The results surprised Marean. Should Ambrose’s theory be correct, there would be fewer signs of human occupation in the layer of soil above the one with the signs of the Toba supereruption. Marean’s team saw the opposite: After the catastrophic event, there were more signs of human occupation. Not only did humans appear to adapt to the trauma caused by the event, they thrived, said Eugene Smith, an author of the study and a retired geologist.

That doesn’t mean Toba’s volcanic winter never occurred. Marean speculates that an ensuing global chill may have driven these prehistoric humans to the coast where they were able to survive.

But not all experts agree with that interpretation.

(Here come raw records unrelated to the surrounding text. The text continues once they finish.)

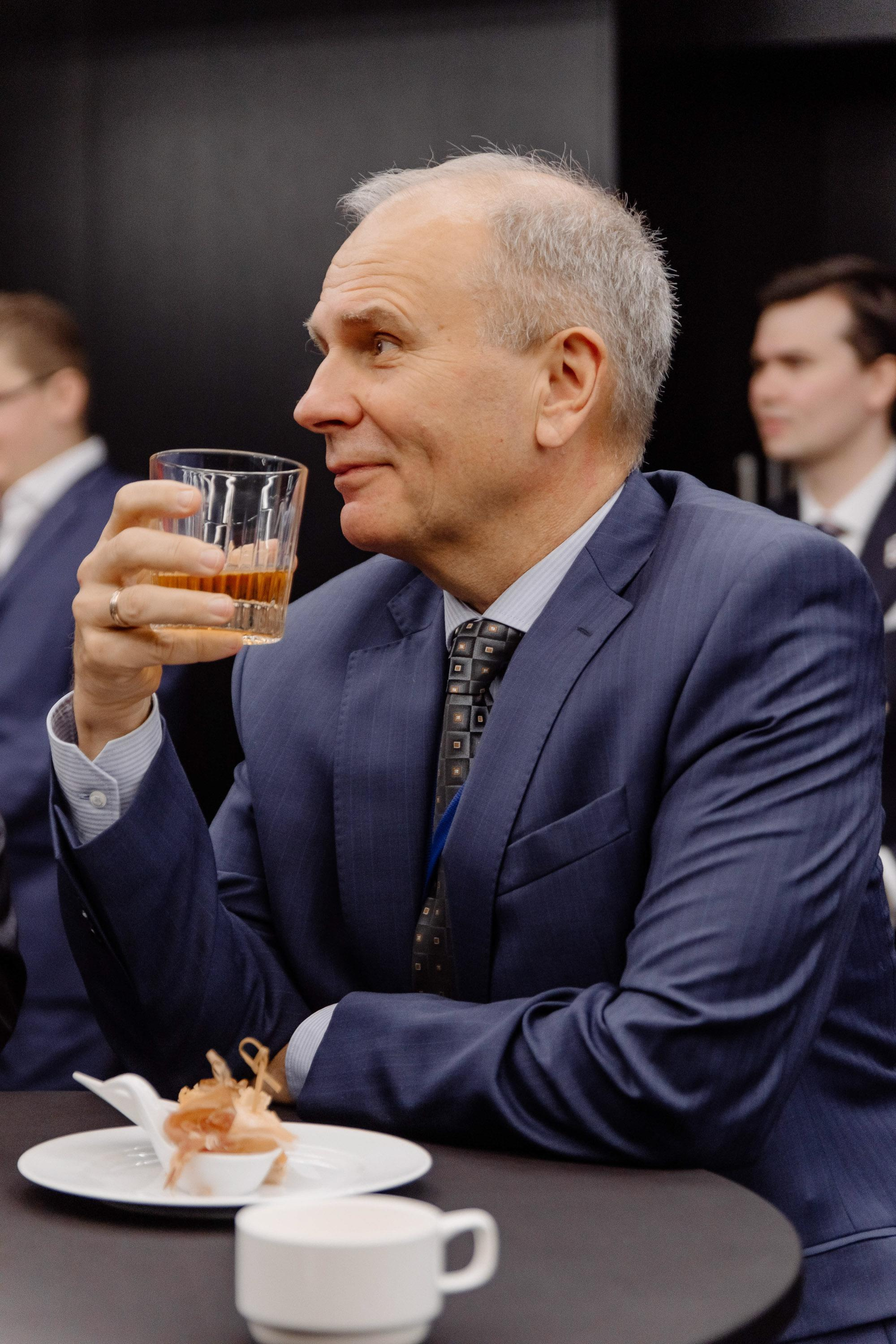 Конференция. Свадебный фотограф в Санкт-Петербурге Евгений Назаров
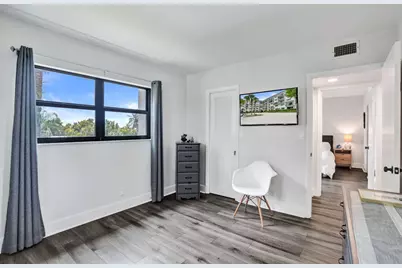 1000 River Reach Drive #321, Fort Lauderdale, FL 33315 - Photo 17
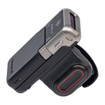 Honeywell 8675i 8675I200FR-2-N Wearable Ring Scanner - image 2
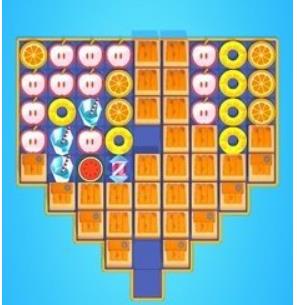 果汁爆炸下载-果汁爆炸安卓版下载v1.0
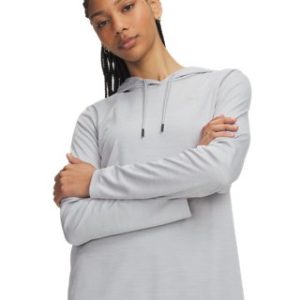 UA Tech™ Women's Hoodie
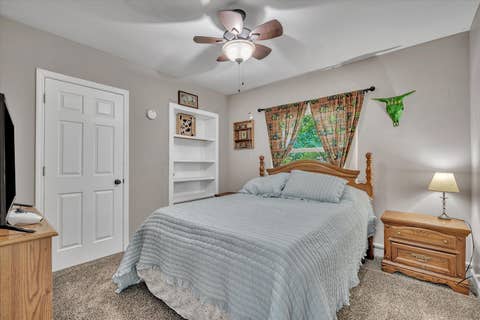 Tiny photo for 15825 322nd Street W, Illinois City, IL 61259 (MLS # 12708578)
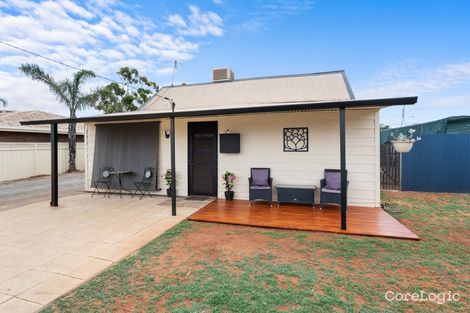 Property photo of 25 York Street Boulder WA 6432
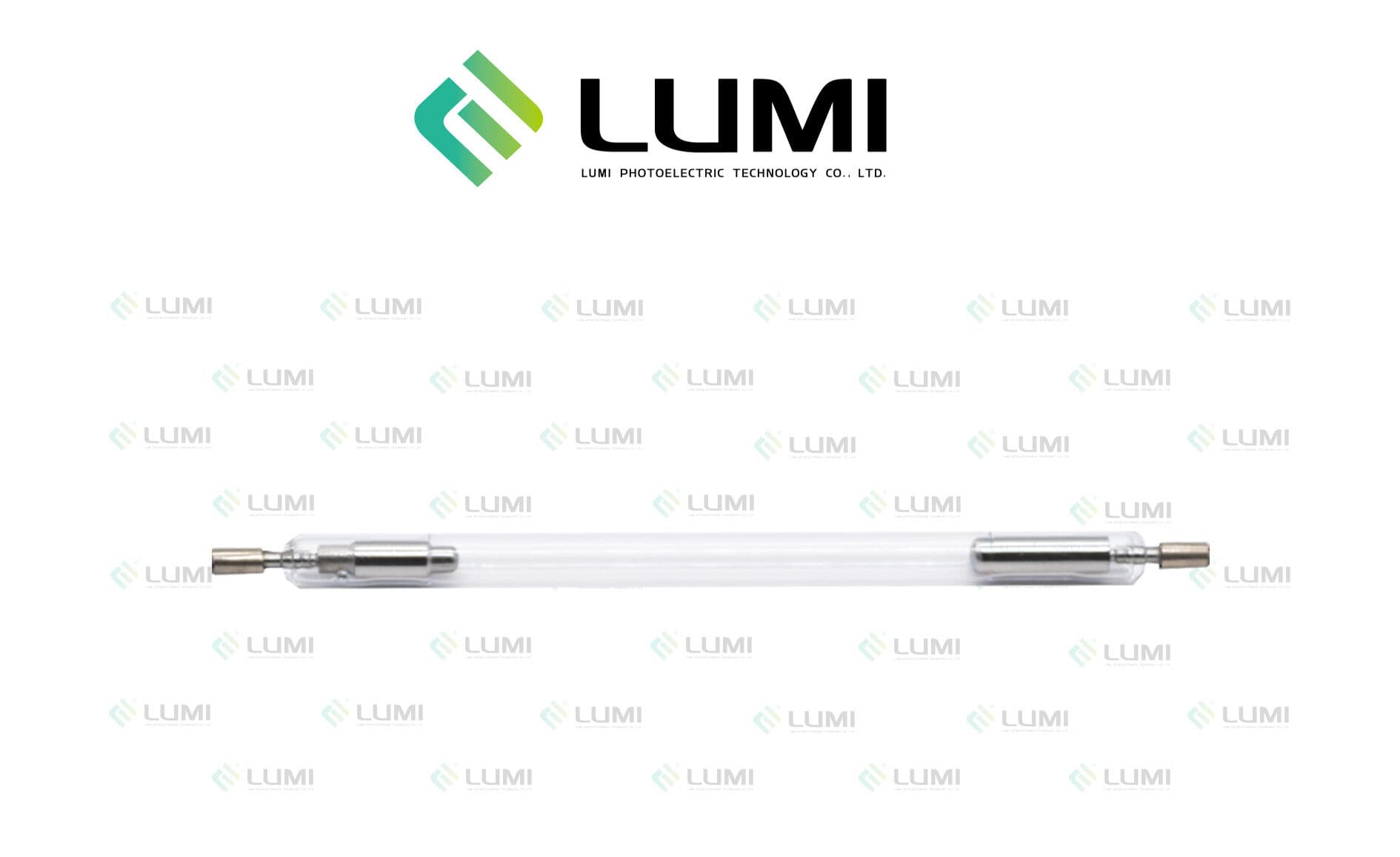 IPL lamp, xenon lamp, laser lamp, lamps for beauty machine - Lumi ...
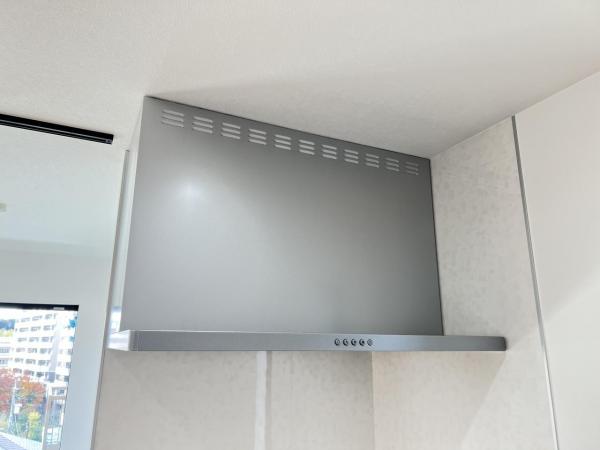 台4丁目 その他設備(専用部)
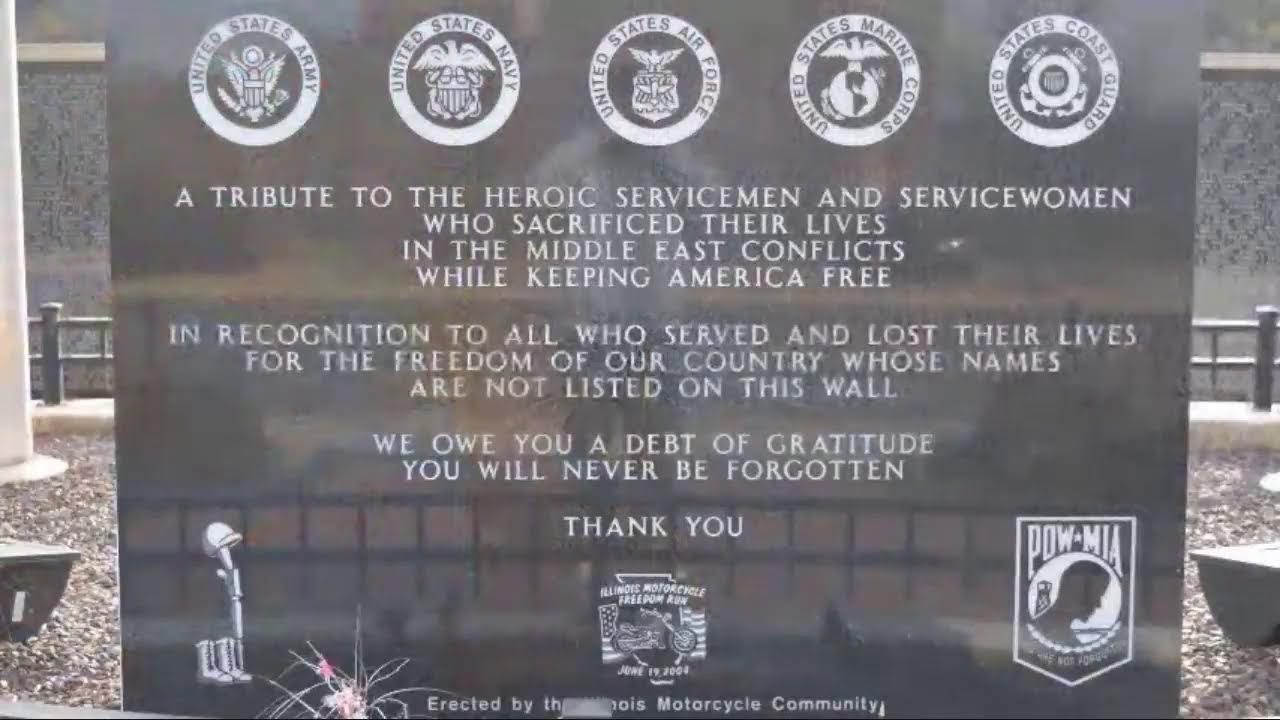 MO CannaCUP LIVE Seed Drop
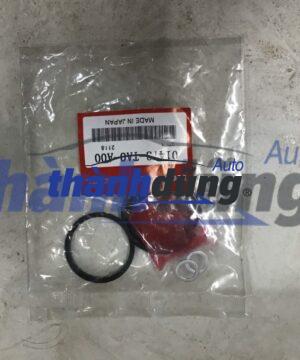 CUPPEN PHANH SAU HONDA ACCORD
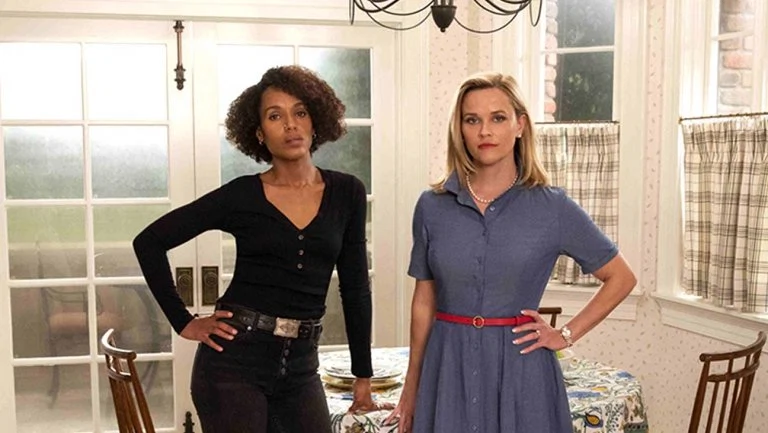 Bookmark it: This must-watch TV series is finally coming to Amazon Prime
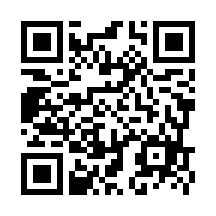 サッカー教室申込フォーム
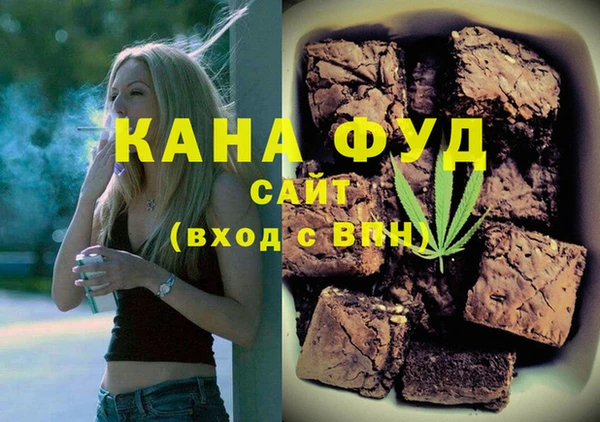 хмурый Новозыбков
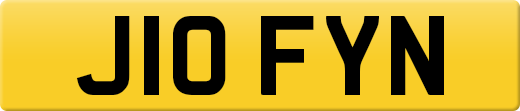 J10FYN
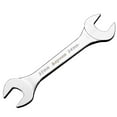 thumbnail image 6 of tooloflife 6mm-27mm Universal Open Ended Spanner Wrench Workshop Tool Ultra Thin 3mm Thickness, 6 of 6
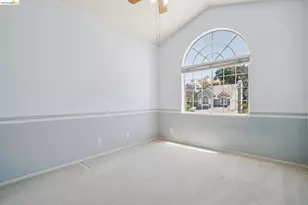 144 Joscolo View, Clayton, CA 94517 - Photo 38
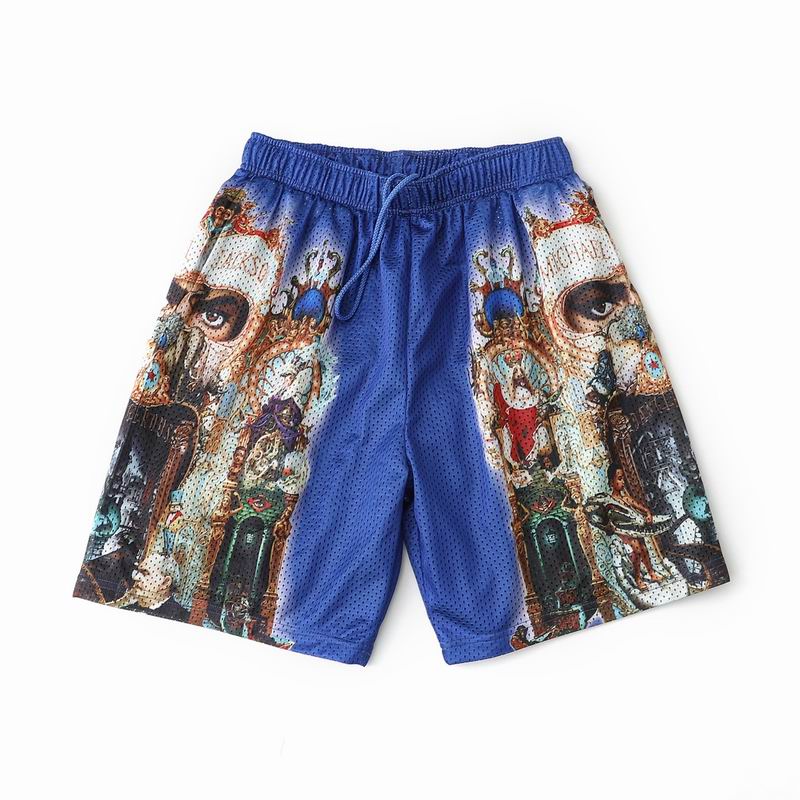 Supreme �̿� 0520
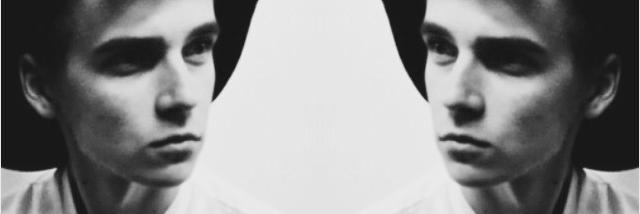 MrsSuperSugg's profile banner image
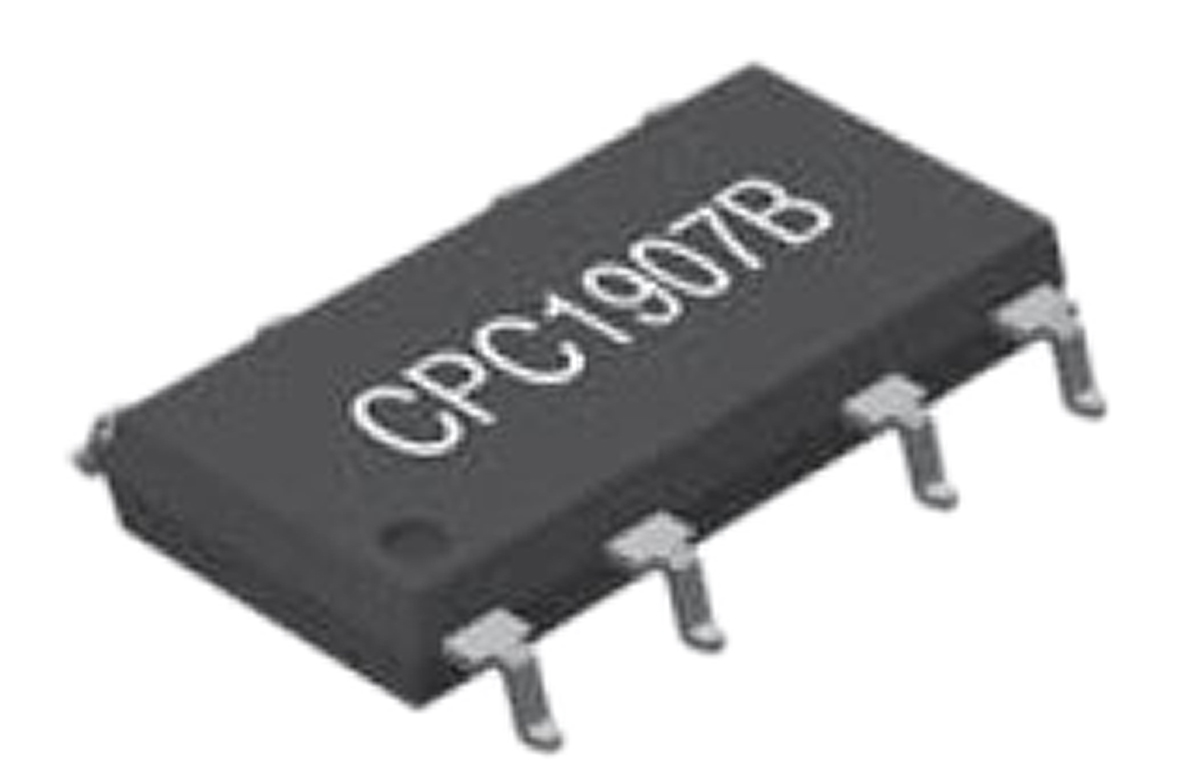 CPC1907B, IXYS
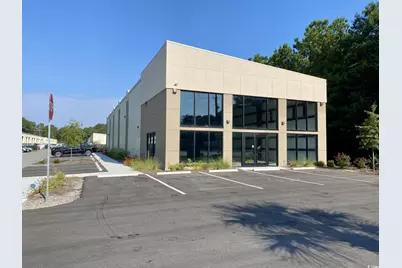 8370 Highway 707, Myrtle Beach, SC 29588 - Photo 1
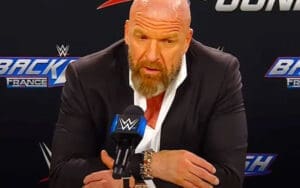 wwe-criticized-for-not-answering-key-questions-during-post-show-press-conferences-44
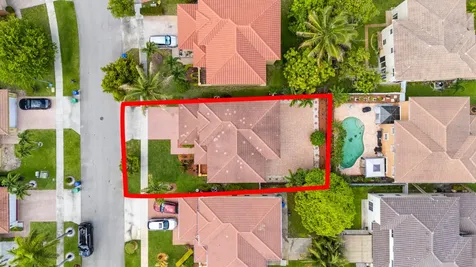 5356 SW 133rd Avenue Miramar FL 33027
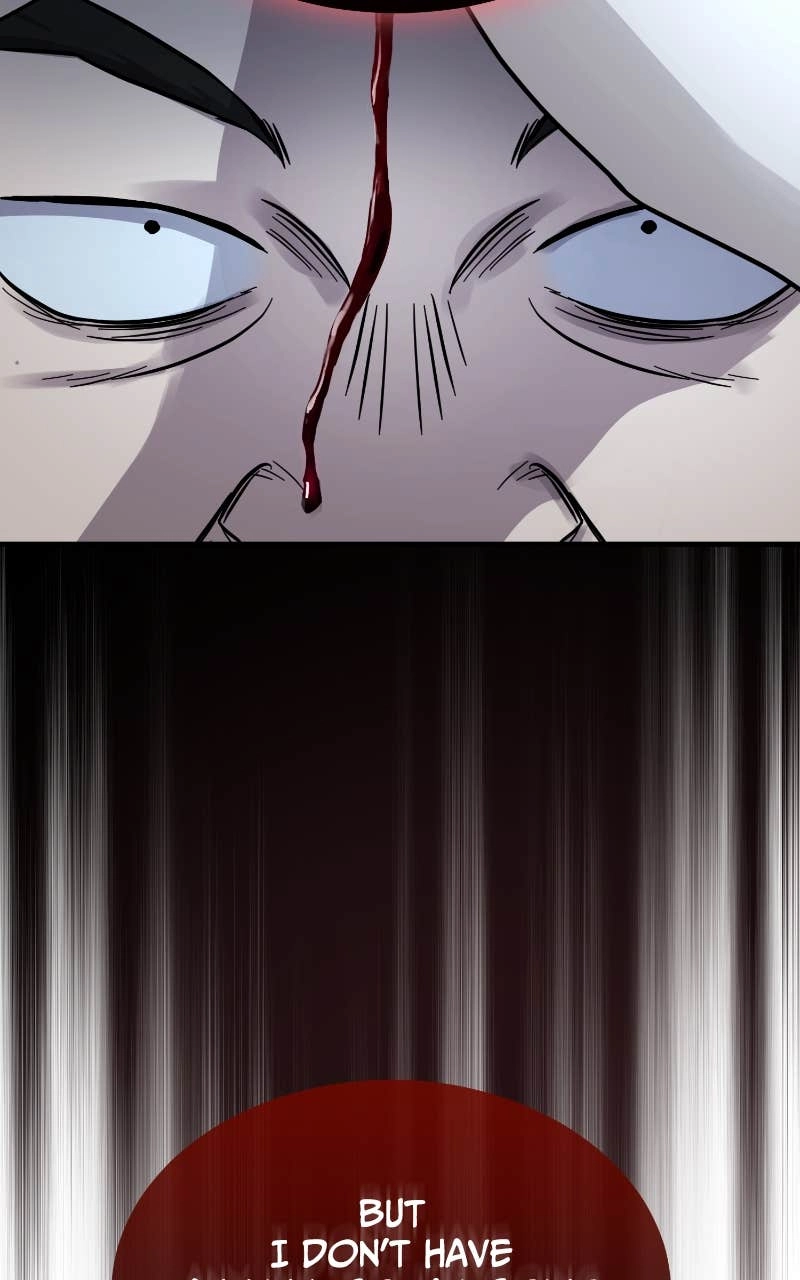 Absolute Domination Chapter 48, page 35 of 136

Although Petraglia praised Marean’s work, he said it did not buttress the case for a global climate catastrophe following the Toba eruption. He pointed to a study published this year of a similar ash layer within Lake Malawi in East Africa. There, scientists found no signs that the lake’s temperature dropped significantly after the event — suggesting that there was no volcanic winter, and further challenging the idea of a human population decline resulting from the Toba eruption.

And he’s not alone.

“I personally lean toward the idea that Toba just didn’t have sufficient impact to have a significant impact on Homo sapiens in East Africa, period,” said Thomas Johnson, a retired paleoclimatologist at the University of Minnesota, Duluth, who was not involved in the study. “The large majority of the information that keeps coming out keeps putting nails in the Toba coffin.”